=== Stored items ===
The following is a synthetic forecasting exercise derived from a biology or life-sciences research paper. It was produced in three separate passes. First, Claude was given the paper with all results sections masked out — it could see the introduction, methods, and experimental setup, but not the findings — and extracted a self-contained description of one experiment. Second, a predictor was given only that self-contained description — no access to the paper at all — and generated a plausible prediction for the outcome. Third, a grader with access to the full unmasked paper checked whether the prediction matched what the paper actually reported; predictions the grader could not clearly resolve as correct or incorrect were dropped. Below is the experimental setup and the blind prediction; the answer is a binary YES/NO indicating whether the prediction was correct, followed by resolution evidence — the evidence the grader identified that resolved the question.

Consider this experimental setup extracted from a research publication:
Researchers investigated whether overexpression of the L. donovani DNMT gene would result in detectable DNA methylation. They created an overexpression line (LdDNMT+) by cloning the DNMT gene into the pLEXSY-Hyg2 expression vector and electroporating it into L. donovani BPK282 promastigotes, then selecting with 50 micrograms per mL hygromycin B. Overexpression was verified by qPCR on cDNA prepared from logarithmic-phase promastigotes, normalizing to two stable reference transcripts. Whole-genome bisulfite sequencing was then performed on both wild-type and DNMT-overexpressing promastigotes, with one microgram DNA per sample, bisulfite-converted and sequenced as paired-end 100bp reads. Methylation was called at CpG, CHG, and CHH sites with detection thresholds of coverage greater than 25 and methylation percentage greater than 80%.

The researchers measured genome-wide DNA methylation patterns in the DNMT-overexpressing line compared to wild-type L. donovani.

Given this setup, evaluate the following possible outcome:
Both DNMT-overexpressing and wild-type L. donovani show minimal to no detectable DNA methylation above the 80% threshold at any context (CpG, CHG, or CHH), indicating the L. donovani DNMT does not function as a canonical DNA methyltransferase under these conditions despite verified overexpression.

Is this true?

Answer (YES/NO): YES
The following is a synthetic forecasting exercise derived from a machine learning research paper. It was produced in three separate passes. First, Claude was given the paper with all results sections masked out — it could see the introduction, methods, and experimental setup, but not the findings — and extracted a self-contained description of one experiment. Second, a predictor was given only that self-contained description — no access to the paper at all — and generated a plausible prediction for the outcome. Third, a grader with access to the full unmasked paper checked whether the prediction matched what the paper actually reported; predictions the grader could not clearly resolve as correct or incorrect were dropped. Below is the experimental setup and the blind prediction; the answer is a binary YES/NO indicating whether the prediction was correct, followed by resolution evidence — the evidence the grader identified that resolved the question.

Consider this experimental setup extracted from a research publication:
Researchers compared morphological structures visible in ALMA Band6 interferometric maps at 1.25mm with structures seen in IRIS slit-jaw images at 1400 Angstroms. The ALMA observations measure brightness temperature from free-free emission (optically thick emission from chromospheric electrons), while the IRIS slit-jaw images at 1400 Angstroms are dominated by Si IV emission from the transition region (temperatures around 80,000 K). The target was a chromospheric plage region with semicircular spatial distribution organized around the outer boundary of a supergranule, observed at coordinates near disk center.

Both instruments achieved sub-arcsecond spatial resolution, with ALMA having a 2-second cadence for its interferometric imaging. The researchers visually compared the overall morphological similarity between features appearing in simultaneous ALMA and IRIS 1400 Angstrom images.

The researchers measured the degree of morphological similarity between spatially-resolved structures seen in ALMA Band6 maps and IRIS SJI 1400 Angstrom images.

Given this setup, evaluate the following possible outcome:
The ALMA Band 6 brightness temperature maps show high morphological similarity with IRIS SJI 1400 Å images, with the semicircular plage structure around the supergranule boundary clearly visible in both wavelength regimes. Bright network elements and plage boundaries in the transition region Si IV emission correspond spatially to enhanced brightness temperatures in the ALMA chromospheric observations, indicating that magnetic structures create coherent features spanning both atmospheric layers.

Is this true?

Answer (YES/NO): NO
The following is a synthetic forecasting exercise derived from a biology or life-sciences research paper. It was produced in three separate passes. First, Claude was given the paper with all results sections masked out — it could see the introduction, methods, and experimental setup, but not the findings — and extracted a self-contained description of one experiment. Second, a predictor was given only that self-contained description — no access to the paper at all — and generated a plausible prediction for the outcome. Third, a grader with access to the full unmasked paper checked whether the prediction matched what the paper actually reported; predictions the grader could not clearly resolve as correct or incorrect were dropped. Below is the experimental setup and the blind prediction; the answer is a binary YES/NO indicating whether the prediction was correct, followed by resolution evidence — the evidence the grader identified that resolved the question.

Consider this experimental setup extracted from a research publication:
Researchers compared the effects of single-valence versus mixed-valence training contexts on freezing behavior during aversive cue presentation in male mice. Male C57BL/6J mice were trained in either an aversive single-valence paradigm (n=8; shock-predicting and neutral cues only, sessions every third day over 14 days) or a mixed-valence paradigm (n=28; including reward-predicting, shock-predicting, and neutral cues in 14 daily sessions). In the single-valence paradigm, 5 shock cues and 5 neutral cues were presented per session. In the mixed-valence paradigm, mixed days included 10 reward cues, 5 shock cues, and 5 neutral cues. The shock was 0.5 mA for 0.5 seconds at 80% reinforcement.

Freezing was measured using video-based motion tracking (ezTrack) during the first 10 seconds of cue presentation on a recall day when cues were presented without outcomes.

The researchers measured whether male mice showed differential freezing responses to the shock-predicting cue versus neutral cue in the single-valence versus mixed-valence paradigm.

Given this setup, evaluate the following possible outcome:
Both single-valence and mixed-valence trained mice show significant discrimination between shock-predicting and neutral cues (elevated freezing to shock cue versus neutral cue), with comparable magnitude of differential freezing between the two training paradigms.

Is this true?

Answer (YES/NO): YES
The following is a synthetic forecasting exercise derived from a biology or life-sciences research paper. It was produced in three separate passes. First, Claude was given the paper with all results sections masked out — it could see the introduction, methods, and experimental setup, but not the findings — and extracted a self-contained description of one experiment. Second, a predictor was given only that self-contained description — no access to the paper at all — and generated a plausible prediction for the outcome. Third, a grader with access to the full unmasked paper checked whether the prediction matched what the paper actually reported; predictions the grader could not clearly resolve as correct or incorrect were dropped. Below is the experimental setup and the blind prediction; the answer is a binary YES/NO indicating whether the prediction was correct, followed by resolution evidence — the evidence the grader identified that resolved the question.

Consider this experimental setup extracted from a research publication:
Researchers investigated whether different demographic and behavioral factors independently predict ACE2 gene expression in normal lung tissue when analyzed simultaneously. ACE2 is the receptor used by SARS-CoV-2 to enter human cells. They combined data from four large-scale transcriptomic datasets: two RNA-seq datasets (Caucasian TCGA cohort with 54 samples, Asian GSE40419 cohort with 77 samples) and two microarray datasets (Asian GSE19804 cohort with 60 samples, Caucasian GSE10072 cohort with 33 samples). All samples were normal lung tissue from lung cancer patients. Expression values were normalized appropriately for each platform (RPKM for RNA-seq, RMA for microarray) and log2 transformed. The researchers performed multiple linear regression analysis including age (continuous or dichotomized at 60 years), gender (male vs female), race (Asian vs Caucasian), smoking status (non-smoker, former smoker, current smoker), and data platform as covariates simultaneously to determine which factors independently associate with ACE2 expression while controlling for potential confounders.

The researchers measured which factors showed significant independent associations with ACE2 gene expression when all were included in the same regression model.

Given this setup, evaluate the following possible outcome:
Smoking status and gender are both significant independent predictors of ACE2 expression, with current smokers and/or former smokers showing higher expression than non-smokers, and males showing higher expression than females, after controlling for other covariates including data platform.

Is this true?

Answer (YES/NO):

=== Activity ===
Above are some records. Copy each of their lines that holds the string "during".

=== Result ===
Researchers compared the effects of single-valence versus mixed-valence training contexts on freezing behavior during aversive cue presentation in male mice. Male C57BL/6J mice were trained in either an aversive single-valence paradigm (n=8; shock-predicting and neutral cues only, sessions every third day over 14 days) or a mixed-valence paradigm (n=28; including reward-predicting, shock-predicting, and neutral cues in 14 daily sessions). In the single-valence paradigm, 5 shock cues and 5 neutral cues were presented per session. In the mixed-valence paradigm, mixed days included 10 reward cues, 5 shock cues, and 5 neutral cues. The shock was 0.5 mA for 0.5 seconds at 80% reinforcement.
Freezing was measured using video-based motion tracking (ezTrack) during the first 10 seconds of cue presentation on a recall day when cues were presented without outcomes.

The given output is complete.